By James Oliphant
WASHINGTON (Reuters) – A leading Georgia legislator has introduced a bill that would eliminate absentee ballot drop boxes, a favored and highly-used tool last November that allowed voters to safely cast ballots during the coronavirus pandemic.
Butch Miller, the No.2 Republican in Georgia’s Republican-controlled senate and a candidate for lieutenant governor in the 2022 elections, said drop boxes were a “weak link” in guarding against voter fraud, according to a statement released by his office.
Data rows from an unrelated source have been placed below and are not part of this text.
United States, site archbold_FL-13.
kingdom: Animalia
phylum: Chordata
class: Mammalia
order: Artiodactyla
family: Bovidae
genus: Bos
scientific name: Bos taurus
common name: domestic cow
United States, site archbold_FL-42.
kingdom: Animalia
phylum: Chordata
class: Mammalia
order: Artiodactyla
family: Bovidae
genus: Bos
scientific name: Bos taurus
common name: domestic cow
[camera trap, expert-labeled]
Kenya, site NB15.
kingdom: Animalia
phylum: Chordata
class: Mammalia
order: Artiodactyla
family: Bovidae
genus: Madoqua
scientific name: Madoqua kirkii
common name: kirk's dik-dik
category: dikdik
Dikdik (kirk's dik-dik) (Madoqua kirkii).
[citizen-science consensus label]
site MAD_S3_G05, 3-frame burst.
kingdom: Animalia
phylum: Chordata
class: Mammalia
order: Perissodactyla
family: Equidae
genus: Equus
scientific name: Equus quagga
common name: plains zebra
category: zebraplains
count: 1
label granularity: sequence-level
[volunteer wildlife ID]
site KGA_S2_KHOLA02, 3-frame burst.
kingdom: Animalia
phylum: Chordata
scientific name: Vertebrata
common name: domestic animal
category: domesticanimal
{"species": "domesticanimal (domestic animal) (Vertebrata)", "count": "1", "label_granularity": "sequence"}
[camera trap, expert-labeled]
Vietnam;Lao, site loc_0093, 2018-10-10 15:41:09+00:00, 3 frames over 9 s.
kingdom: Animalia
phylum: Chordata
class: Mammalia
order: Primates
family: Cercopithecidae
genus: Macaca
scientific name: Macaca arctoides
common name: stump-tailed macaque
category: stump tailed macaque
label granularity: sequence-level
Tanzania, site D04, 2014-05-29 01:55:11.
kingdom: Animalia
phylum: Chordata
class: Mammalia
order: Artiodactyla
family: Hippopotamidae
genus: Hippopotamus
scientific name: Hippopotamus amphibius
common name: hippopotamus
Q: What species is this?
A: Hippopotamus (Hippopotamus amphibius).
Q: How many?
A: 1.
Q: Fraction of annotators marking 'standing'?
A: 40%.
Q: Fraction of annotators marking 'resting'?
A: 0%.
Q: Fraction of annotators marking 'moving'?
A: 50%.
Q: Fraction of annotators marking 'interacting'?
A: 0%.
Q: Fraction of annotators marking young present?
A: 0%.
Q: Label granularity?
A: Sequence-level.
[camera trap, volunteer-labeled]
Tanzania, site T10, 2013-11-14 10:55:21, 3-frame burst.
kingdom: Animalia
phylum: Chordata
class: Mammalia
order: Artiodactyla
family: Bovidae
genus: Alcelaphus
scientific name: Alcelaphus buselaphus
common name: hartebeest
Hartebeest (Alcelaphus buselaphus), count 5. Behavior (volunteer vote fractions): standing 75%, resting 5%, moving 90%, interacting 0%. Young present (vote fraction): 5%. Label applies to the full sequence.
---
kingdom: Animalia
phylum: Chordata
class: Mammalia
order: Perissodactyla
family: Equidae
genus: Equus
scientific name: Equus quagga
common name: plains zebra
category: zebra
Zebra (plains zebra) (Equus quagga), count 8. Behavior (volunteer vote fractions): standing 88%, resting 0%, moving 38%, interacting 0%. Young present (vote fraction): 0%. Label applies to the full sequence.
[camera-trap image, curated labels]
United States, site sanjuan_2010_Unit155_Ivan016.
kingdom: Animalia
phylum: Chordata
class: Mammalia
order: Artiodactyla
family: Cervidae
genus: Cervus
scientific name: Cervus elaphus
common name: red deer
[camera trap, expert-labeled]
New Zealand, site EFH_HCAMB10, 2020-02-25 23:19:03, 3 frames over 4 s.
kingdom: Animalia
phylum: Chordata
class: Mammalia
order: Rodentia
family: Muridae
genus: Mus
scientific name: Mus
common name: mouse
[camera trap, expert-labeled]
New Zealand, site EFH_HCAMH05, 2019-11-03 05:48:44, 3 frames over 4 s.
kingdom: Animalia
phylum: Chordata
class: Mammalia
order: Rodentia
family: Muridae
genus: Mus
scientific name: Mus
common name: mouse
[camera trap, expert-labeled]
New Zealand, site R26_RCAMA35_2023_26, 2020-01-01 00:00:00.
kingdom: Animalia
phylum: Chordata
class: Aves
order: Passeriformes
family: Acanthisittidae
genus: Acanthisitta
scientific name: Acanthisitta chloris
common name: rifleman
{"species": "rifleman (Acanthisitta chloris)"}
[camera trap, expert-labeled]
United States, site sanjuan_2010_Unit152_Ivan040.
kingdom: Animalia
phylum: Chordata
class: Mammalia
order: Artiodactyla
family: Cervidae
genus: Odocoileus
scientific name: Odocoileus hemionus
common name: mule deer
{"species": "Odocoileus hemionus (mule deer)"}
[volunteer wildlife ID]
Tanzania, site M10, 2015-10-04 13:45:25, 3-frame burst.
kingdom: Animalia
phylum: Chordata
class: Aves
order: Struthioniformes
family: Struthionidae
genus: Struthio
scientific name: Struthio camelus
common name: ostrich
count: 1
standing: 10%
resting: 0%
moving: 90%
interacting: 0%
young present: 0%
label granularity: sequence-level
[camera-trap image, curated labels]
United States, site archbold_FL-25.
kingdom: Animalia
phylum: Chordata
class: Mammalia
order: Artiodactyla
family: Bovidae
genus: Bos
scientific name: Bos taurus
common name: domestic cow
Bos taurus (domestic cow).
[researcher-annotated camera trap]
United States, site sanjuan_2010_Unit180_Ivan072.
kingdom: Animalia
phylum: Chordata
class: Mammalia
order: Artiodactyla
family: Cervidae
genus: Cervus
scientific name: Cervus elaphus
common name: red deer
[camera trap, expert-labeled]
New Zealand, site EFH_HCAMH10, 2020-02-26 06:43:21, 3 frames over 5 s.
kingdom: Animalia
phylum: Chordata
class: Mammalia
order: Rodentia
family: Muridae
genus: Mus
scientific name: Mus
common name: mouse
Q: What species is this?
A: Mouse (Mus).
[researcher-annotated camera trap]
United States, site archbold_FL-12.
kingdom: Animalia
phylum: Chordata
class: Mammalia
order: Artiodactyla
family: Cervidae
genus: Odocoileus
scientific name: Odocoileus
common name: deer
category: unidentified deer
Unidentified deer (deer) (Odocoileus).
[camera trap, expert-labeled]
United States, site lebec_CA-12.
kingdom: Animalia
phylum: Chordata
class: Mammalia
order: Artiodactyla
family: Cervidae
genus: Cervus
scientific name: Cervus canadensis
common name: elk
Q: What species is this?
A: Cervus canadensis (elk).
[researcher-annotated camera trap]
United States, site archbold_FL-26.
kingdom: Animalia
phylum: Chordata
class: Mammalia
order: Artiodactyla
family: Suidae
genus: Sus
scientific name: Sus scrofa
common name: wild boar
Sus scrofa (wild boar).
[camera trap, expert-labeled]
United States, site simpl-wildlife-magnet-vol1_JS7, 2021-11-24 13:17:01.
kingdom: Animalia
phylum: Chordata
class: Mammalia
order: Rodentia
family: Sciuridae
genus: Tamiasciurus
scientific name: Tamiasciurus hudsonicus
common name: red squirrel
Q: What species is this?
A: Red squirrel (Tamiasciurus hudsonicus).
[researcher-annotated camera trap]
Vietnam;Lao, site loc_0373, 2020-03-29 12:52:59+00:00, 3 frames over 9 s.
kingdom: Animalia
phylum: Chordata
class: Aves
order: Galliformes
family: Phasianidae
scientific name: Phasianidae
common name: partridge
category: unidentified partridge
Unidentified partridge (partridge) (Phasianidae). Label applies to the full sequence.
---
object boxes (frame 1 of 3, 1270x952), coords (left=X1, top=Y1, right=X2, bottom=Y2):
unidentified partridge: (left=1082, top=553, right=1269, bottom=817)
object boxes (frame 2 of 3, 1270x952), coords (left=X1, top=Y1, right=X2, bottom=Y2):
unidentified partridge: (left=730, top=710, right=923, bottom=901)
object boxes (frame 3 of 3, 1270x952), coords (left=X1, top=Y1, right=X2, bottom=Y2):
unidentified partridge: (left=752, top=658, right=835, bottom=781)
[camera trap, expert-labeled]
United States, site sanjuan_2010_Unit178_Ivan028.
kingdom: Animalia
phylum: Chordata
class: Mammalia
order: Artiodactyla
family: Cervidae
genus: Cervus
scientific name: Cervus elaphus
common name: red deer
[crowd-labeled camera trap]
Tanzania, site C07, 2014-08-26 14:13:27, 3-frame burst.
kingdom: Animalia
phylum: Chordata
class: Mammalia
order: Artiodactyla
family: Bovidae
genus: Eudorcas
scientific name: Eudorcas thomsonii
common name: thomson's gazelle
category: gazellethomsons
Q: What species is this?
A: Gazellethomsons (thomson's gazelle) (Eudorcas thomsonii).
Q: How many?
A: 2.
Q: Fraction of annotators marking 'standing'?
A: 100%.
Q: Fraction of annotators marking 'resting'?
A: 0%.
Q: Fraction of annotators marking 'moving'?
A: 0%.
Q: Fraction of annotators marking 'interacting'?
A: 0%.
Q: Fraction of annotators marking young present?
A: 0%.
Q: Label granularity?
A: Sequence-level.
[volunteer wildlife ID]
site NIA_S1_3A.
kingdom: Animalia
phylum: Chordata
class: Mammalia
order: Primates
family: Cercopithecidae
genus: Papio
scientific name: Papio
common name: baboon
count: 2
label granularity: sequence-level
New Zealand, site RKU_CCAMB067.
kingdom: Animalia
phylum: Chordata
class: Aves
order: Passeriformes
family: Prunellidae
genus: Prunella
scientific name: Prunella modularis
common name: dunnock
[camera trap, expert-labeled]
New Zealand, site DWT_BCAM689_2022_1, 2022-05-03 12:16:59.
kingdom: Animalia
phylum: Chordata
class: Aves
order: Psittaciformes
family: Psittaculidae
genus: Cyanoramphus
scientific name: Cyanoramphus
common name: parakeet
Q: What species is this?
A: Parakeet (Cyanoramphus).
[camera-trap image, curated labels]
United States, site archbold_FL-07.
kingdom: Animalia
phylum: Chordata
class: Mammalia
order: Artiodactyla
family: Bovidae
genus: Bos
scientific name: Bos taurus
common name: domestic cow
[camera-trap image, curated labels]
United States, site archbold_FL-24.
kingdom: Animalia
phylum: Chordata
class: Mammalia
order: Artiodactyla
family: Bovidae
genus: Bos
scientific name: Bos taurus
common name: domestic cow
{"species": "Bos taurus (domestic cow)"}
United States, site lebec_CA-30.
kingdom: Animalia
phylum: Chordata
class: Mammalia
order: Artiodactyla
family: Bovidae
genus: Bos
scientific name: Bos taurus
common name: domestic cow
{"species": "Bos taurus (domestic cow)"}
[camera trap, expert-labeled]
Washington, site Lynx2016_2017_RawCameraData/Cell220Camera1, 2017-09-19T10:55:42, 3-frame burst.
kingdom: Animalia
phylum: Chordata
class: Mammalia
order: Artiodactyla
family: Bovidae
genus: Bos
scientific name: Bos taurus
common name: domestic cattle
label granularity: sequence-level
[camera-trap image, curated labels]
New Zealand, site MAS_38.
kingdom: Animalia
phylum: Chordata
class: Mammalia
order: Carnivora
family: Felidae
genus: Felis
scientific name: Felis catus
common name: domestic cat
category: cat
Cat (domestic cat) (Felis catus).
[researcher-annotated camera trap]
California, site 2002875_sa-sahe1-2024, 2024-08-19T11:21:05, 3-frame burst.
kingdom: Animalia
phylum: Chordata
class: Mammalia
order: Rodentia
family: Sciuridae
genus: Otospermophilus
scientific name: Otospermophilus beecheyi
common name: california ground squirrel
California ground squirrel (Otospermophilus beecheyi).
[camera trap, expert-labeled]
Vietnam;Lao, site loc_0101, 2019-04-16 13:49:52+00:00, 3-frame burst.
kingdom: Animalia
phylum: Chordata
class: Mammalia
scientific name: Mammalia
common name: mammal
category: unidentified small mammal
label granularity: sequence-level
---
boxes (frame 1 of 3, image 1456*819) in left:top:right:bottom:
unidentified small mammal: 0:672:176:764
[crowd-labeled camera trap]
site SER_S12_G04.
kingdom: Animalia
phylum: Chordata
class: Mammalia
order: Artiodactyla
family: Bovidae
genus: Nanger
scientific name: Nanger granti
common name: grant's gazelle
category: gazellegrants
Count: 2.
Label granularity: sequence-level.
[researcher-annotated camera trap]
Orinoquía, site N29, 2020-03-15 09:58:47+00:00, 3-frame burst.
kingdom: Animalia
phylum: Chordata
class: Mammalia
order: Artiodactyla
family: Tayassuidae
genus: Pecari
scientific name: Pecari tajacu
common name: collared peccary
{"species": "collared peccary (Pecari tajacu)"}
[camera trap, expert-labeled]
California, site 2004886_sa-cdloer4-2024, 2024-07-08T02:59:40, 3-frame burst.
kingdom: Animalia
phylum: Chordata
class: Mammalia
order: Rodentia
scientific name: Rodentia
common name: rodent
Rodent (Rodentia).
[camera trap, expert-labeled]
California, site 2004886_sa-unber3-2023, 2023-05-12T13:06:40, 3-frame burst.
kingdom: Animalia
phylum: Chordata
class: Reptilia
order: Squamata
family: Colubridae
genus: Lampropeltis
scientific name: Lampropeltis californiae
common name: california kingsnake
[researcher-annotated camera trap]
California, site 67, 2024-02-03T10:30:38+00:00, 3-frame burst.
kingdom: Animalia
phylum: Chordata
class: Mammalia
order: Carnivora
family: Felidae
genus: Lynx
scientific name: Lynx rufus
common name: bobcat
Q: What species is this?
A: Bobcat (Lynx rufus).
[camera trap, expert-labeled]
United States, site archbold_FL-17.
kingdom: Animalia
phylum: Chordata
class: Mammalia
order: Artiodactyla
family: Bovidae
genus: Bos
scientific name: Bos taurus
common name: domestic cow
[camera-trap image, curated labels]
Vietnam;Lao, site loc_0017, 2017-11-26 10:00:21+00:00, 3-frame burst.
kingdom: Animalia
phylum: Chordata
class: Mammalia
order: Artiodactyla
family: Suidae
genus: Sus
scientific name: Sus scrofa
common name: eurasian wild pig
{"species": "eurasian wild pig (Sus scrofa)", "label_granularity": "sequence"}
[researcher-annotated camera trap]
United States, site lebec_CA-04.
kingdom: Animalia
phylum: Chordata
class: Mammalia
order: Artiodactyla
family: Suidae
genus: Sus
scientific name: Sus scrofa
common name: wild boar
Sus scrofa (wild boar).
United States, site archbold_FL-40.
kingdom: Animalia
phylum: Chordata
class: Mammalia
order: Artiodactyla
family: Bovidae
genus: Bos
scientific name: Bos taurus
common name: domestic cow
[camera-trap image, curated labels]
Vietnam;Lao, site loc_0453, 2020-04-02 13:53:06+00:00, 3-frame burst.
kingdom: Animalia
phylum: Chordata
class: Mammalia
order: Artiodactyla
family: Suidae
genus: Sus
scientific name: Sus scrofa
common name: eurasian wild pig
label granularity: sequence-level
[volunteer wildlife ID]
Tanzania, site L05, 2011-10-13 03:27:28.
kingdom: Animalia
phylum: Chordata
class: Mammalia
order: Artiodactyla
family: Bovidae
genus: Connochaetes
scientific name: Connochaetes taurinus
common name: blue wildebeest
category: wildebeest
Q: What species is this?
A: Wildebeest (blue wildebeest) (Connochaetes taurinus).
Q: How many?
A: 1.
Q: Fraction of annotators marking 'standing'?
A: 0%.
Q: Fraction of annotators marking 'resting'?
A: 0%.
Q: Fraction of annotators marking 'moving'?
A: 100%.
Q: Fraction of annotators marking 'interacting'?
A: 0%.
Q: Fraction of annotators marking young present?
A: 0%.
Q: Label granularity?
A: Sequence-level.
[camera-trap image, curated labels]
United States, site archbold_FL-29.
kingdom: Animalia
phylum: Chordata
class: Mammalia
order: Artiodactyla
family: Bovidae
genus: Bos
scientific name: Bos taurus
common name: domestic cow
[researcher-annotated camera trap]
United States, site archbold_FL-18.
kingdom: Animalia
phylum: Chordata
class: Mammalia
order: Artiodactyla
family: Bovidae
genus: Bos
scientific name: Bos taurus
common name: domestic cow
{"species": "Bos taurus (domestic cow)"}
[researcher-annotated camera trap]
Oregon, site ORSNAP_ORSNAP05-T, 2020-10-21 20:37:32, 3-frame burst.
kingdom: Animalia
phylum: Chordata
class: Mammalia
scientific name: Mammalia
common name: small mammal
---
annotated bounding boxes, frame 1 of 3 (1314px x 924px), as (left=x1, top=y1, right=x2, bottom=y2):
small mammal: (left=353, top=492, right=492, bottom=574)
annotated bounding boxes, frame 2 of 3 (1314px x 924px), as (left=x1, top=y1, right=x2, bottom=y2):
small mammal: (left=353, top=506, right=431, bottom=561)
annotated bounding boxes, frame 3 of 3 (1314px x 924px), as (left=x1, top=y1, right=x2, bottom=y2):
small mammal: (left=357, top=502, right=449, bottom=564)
Former President Donald Trump had criticized Miller, the Georgia Senate’s president pro tempore, for not doing more to pursue his false voter fraud allegations and has said he will not support Miller’s bid for lieutenant governor.
Georgia will see two high-profile contests next year, when former Democratic gubernatorial candidate Stacey Abrams likely takes on Republican Governor Brian Kemp in rematch of their 2018 battle. Kemp must first fend off a primary challenge from David Perdue, a Trump-backed former U.S. senator who has endorsed his false election fraud claims.
Democratic U.S. Senator Raphael Warnock, the state’s first African-American senator, is up for re-election. The leading Republican candidate is Herschel Walker, a former football star at the University of Georgia and in the NFL.
The southern state became a flashpoint of baseless election conspiracy theories after President Joe Biden’s upset victory over Trump last November. Kemp and the state’s Republican secretary of state, Brad Raffensperger, have insisted no widespread fraud occurred.
Democrats narrowly won two U.S. Senate races in the state that gave them majority control of that chamber. Warnock won one of them in a special run-off for the final two years of a term after Republican Johnny Isakson resigned for health reasons.
Earlier this year, the Georgia legislature passed a voting reform measure that sharply limited the number of drop boxes, disproportionately affecting Democratic-leaning, urban counties with significant Black populations that relied on the boxes during the pandemic. The law also shortened the time for requesting an absentee ballot.
The U.S. Justice Department sued the state in June, alleging that several provisions in the bill were adopted with the purpose of suppressing the right to vote on account of race.
In addition, the general assembly passed a series of county-specific bills that handed greater control of local election boards to Republican county commissions, pushing out some outspoken Black advocates in the process.